More funding doesn’t mean less pressure. 

Whatever their salary, people tend to live to their credit limits. It’s the same in labs. The interesting thing is that the pressure is probably the same regardless of whether you’re well-funded or not.

If you’ve got lots of money, you can invest in either people or infrastructure. Either you go for a large group with lots of people and fairly standard capabilities, or you have a small group but with a much higher per-capita expenditure (TIR’s tip: the latter produces better science). Regardless of which philosophy you plump for however, you need to continue to attract that level of funding to sustain the size of the enterprise, be it at a personnel or at a capability level. 

Fail to obtain it, and you’ll have to start letting things go. The “things” will be either people or tools, and maybe eventually both, and the hurt will be the same. If you’re a good boss, it will worry you because you have a sense of responsibility towards the people working for you and the impact it will have on their careers; if you’re a megalomaniac it will worry you because of the impact on your own career, as it suggests that you’re not as brilliant as you suppose, and that you’ll lose status amongst your presumed peers. 

Regardless, it’s a worry. 

This desperate need to sustain a level of attainment is academia’s counterpart to the money spiral of the corporate world, where pay rises and incentives start off being perks but then become necessities and end up as essentials. People become accustomed to a certain style of living, and then they need more money to sustain it. 

Research would seem to follow a similar trend. We talk of individual scientists as rising stars, but what really behave like stars are groups: successful groups grow, attract more money, and continue to glow radiantly from their fusion reactions until they go into supernova with the group leader’s retirement or fade away to become white dwarfs (old white male dwarfs, if we’re generalising in the current climate). 

It’s rightly acknowledged that more funding is critical to achieving more in terms of research output, but more money doesn’t mean less stress. More money just means you can have more people and/or more capability, but it doesn’t mean your life is going to get easier.

Imagining the difficulties of running a group on a small budget is straightforward. There will probably be fewer people and definitely a reduced output volume, but that lower expenditure also means you require less to keep going. You’ll almost certainly be more cost-efficient too, so there’s less wastage and the overall operation is tighter than in a large group. 

The only real psychological difference, and what constitutes the principal cause of stress in that setup, is that in a low-funded group you’re always much closer to an extinction event – loss of funding may mean winding up the group rather than simply letting people or services go.

So that’s it. In a low-funded group you worry about whether you’ll still be around in another year; in a large group you worry that things will collapse. But regardless of circumstance, the presence of pressure and worry is constant – both for yourself as group leader and, if you’re doing things properly, on behalf of your group members. As Notorious B.I.G. put it, “I don’t know what they want from me / It’s like the more money we come across / the more problems we see”. 
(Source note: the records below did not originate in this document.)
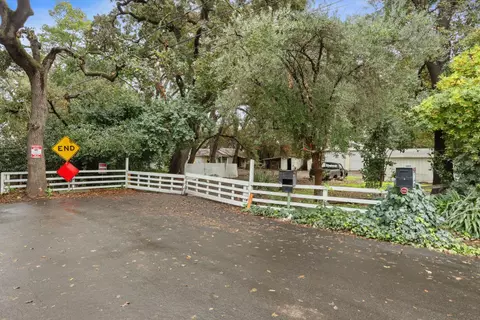 Exterior - 1012 Leaf Ave, Stockton, CA 95207 photo 2 of 16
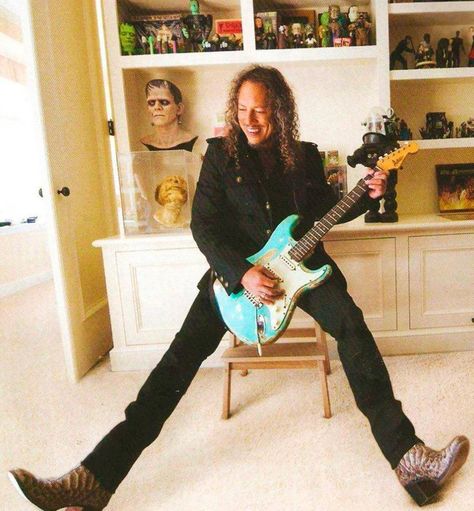 Kirk Metallica, Pop Goes The Weasel, Joey Ramone, Wah Pedal, Kirk Hammett, Music Pics, James Hetfield, Four Horsemen, Retro Outfits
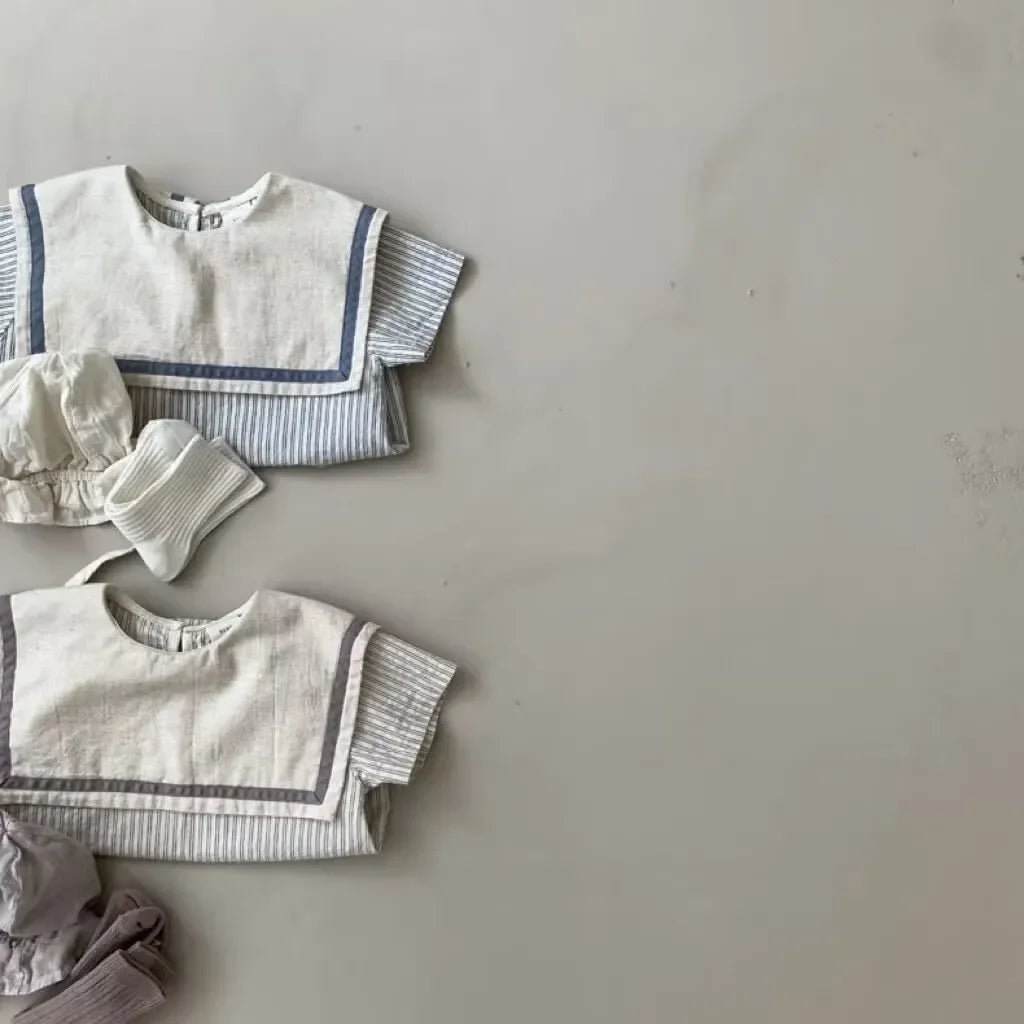 6754 koreanische Neugeborenen Kleidung Sommer neue Marine Revers vertikale Streifen Jungen einteilige Kleidung lässige Mädchen Kletter kleidung.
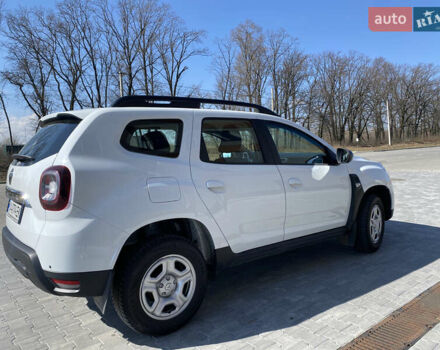 Белый Рено Дастер, объемом двигателя 1.5 л и пробегом 122 тыс. км за 17899 $, фото 5 на Automoto.ua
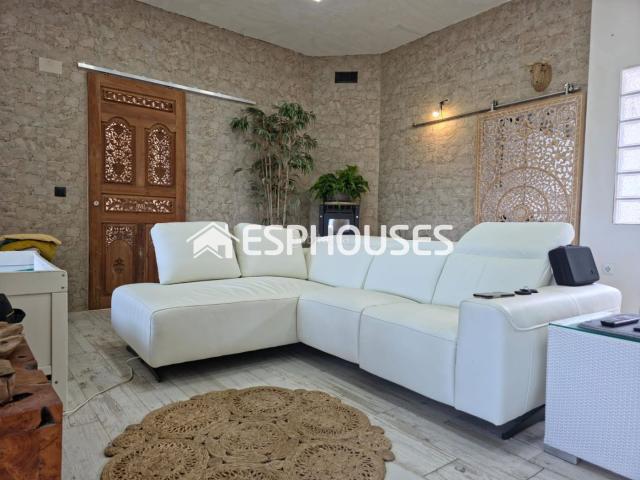 Chalet en venta en Poblets els. Chalet de una sola planta con vistas al mar y una excelente eficiencia energética. Chalets Poblets.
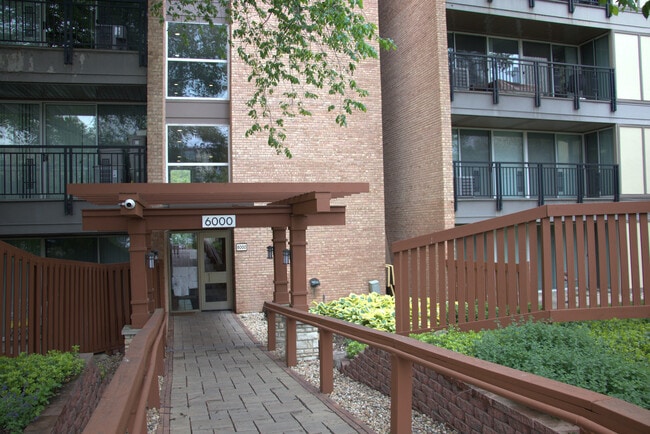 Building Photo - 6000 Oakwood Dr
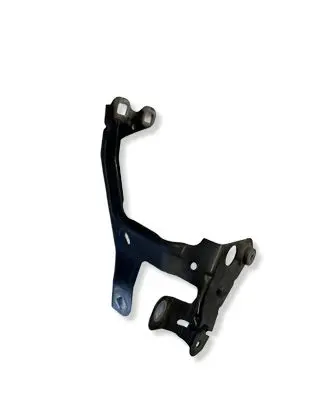 BMW 5 G30 G31 G38 Fender mounting bracket 7349617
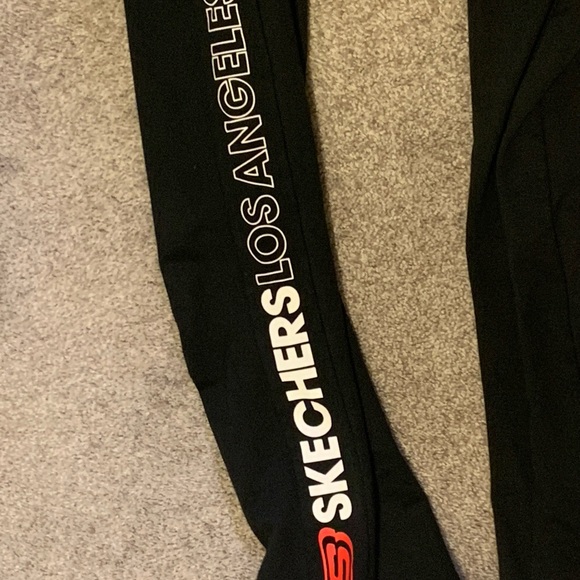 Kids-girls sweatpants size XXL. - Picture 3 of 4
Becoming successful won’t make you less stressed. Getting more money will not, in the long term, make you less stressed either. You have to learn to manage the stress itself, and find a way to control the worrying.   

2 thoughts on “Living to your credit limit

  1. I’ve experienced this problem. A key issue is that we have very few ways to “save” money, which is what one does to avoid this stress in personal finance. You might apply for an additional grant out of fear of extinction. Then if you are lucky enough to get it, you have little choice other than to expand your group or give the money back. But when the next renewal comes around you are even more stressed out because now you have more at stake. Science needs more financing options. Living pay check to pay check is stressful for all. We need a system that allows us to save up for a rainy day. This might go a long way to reduce grant hyper competition.